La deuxième recommandation vise à déterminer les compétences informationnelles disciplinaires que les étudiants doivent développer au fur et à mesure qu’ils cheminent dans leur programme universitaire. La détermination de ces compétences devrait s’effectuer par consensus au sein du corps professoral, et ce, en tenant compte des besoins réels des programmes, des étudiants et des recommandations émises par les organismes professionnels et autres. Cet exercice permettrait, d’une part, de préciser les compétences informationnelles disciplinaires recherchées chez les étudiants admis dans un programme en particulier et d’adapter les programmes de manière à optimiser le développement de ces compétences chez les étudiants. D’autre part, il rendrait ultérieurement possible la mesure et l’évaluation du niveau de développement des compétences informationnelles disciplinaires chez les étudiants offrant ainsi la possibilité de concevoir des formations documentaires adaptées spécifiquement aux besoins d’apprentissage des étudiants.

 

La troisième recommandation porte sur la reconnaissance du rôle du bibliothécaire-formateur à titre de pédagogue dans l’enseignement des compétences informationnelles à développer chez les étudiants. À cet effet, il convient de préciser clairement cette fonction particulière dans la description de tâches des bibliothécaires-formateurs.
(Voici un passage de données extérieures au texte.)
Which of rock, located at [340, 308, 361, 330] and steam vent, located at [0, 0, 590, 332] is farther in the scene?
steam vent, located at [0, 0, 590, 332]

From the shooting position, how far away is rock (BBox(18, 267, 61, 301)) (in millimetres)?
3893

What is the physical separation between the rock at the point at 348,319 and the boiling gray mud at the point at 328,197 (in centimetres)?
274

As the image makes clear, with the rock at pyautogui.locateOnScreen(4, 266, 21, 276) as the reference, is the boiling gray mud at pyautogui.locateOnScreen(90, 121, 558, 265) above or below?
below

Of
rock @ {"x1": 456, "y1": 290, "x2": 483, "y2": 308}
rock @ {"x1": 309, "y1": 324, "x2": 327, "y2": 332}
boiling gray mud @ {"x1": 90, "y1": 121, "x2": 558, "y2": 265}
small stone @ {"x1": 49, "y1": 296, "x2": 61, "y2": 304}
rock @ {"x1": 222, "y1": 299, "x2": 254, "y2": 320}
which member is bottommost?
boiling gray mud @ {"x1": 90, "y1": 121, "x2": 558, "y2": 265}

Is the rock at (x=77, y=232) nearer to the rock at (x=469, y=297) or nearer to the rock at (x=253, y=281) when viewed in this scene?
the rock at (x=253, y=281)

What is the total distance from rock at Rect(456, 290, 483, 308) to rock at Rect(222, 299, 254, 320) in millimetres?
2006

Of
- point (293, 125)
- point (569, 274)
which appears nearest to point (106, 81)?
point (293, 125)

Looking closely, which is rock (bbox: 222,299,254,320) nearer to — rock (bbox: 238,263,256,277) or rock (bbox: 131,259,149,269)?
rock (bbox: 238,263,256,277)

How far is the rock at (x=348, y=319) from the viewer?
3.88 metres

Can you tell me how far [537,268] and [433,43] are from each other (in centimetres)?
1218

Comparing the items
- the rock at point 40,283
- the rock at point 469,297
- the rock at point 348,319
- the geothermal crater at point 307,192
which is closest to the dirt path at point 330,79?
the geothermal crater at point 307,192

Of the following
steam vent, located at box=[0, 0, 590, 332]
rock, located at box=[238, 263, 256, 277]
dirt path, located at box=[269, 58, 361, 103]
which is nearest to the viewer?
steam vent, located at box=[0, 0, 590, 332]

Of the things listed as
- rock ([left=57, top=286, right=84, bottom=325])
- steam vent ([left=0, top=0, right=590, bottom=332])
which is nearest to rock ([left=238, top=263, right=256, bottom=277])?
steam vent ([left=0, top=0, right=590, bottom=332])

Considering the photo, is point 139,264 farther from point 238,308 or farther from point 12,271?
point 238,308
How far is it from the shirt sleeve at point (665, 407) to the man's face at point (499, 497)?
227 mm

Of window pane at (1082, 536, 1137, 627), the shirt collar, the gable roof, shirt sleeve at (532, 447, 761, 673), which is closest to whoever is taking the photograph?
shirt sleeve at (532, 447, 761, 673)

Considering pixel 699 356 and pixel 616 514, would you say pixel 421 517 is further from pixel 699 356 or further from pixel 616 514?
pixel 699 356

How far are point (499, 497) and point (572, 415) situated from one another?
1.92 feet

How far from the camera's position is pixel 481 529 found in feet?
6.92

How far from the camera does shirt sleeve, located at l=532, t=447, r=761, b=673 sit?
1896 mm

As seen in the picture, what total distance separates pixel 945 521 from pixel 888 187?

Par ailleurs, puisque les bibliothécaires-formateurs sont généralement attitrés à des domaines d’études précis, nous ne saurions trop insister sur l’importance qu’ils se familiarisent avec les compétences informationnelles disciplinaires à développer chez les étudiants à qui ils donnent des formations documentaires, et ce, dans le but de développer un véritable travail collaboratif avec les enseignants universitaires impliqués dans ces domaines d’études.

 

La mise en œuvre de ces trois recommandations demeurera un enjeu de taille dont le succès repose nécessairement sur la création d’espaces de gouvernance des pratiques de développement des compétences informationnelles, tant à l’échelle locale qu’à l’échelle du réseau de l’Université du Québec. Cet aspect sera discuté plus en détail lors de la présentation de la recommandation portant précisément sur la création d’espaces de gouvernance des pratiques de développement des compétences informationnelles.